──────── SUPPLIED MATERIAL ────────

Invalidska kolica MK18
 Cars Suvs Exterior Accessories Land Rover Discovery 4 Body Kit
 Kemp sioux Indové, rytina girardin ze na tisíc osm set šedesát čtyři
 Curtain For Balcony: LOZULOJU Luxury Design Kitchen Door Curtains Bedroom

────────

THE PROBLEM:
Nothing but the lines from the one holding "Cars Suvs Exterior" through the end of the listing above should appear, each exactly as given.

WRITTEN RESPONSE:
 Cars Suvs Exterior Accessories Land Rover Discovery 4 Body Kit
 Kemp sioux Indové, rytina girardin ze na tisíc osm set šedesát čtyři
 Curtain For Balcony: LOZULOJU Luxury Design Kitchen Door Curtains Bedroom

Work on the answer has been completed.